Turkish Airlines Flight 981 Crashes from Cargo Hatch Failure

Turkish Airlines Flight 981 was a McDonnell Douglas DC-10, registered TC-JAV and nicknamed the Ankara, that crashed just outside Senlis, France, on 3 March 1974 killing all on board.

Known as the Ermenonville air disaster, from the forest where the aircraft crashed, the accident resulted in the deaths of all 346 on board. The crash of Flight 981 was the deadliest air disaster of all time before the Tenerife Disaster event of 1977, and remained the deadliest single-airliner disaster until the crash of Japan Airlines Flight 123 in 1985. Flight 981 has the highest death toll of any aviation accident in France and the highest death toll of any accident involving a McDonnell Douglas DC-10 anywhere in the world.

The crash resulted from the failure of the rear cargo hatch latching system, which allowed the hatch to blow off in flight. The resulting decompression of the cargo hold caused the cabin floor above the hatch to collapse. The flight control cables for the airplane that ran through the floor were severed, leaving the pilots with almost no control over the aircraft. Problems with the latching system and the potential failure mode that led to the crash were known to Convair, the fuselage's builder, several years prior to the accident. Changes that addressed the problem had been found, but were not applied to TC-JAV, nor many other aircraft in the DC-10-10 fleet. McDonnell Douglas's reputation and the reputation of the DC-10 were harmed.


Flight 981 had flown from Istanbul that morning, landing at Paris's Orly International Airport just after 11:00 am local time. The aircraft, a McDonnell Douglas DC-10, was carrying just 167 passengers and 13 crew members in its first leg. 50 passengers disembarked at Paris. The flight's second leg, from Paris to London's Heathrow Airport, was normally underbooked, but due to a strike by British European Airways (BEA) employees, many London-bound travelers who had been stranded at Orly were booked onto Flight 981. Among them were 17 English rugby players who had attended a France-England match the previous day; the flight also carried four British fashion models, 48 Japanese bank management trainees on their way to England, as well as passengers from a dozen other countries.[citation needed]

The aircraft departed Orly at around 12:30 pm for its flight to Heathrow. It took off in an easterly direction, then turned to the north to avoid flying directly over Paris. Shortly thereafter the flight was cleared to flight level 230, and started turning to the west for London.
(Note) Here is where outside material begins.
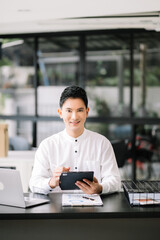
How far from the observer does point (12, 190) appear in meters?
2.53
Just after Flight 981 passed over the town of Meaux, controllers picked up a distorted transmission from the plane; the aircraft's pressurization and overspeed warnings were heard over the pilots' words in Turkish, including the co-pilot saying "the fuselage has burst."[citation needed]

The flight disappeared from radar shortly afterwards and its wreckage was later found at the Grove of Dammartin in the Ermenonville forest, close to the town of Senlis. The aircraft had broken into many small pieces. The post-crash fires were small as there were few large pieces of the aircraft left intact to burn. Of the 346 onboard, only 40 bodies were visually identifiable. Nine passengers were never identified.[citation needed]

The wreckage had been so extensively broken up that immediate investigation suggested that a bomb had been placed on-board. Turkish news reports suggested that a group had intended to bomb a BEA aircraft but had switched planes along with the other passengers. Two terrorist groups soon called to claim responsibility.

The disaster that had been feared since the start of the jumbo jet era, a non-survivable crash involving a heavily loaded wide-bodied transport, left commercial aviation reeling for more than a year. This accident has been used by industry critics a as an example of corporate ineptitude, design shortsightedness and government laxity.

At the center of the controversy was a serious defect in the McDonnell Douglas DC-10 aircraft. The fault lay not in its performance or handling, but something far more mundane, namely the locking mechanism of its rear cargo door. Previously, most jetliner doors had been of the `plug` type, opening inwards and held firmly inplace by cabin pressure while the aircraft was in flight. But the door on the DC-10, which was built by the Convair division of General Dynamics, opened outwards.